▶ **WHAT YOU WILL DO**: From the records that follow, select and copy every line that contains the word "below".

Data items:

►

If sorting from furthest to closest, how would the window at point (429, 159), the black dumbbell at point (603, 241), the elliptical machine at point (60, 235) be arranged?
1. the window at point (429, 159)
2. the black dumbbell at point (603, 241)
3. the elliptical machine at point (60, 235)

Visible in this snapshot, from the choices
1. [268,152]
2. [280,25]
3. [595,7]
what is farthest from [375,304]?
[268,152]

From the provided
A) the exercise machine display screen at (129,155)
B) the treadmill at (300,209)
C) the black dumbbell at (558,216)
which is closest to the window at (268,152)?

◄
►

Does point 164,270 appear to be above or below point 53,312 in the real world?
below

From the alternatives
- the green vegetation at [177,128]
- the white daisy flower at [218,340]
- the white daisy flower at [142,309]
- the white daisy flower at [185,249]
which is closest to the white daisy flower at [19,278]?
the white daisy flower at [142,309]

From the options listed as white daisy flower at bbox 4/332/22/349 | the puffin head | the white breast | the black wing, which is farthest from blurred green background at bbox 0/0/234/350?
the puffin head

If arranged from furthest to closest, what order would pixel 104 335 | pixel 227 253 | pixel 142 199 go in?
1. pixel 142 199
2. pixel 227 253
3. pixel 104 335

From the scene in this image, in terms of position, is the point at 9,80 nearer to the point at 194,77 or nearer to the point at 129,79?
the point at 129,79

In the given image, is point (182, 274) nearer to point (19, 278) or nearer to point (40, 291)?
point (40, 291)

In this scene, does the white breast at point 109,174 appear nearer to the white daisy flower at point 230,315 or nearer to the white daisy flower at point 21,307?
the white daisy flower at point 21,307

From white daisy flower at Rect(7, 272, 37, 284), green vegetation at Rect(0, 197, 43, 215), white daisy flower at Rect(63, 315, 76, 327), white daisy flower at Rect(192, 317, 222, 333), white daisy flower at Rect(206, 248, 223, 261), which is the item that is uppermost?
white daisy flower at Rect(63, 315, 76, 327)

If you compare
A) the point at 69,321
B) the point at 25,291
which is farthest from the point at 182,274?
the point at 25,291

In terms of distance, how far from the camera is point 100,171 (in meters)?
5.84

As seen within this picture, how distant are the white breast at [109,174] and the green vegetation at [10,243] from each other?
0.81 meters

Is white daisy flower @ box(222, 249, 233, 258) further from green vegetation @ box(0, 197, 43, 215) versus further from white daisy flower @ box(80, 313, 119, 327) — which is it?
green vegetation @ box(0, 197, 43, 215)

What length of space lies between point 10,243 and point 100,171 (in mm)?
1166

◄

▶ **EXERCISE RESPONSE**:
Does point 164,270 appear to be above or below point 53,312 in the real world?
below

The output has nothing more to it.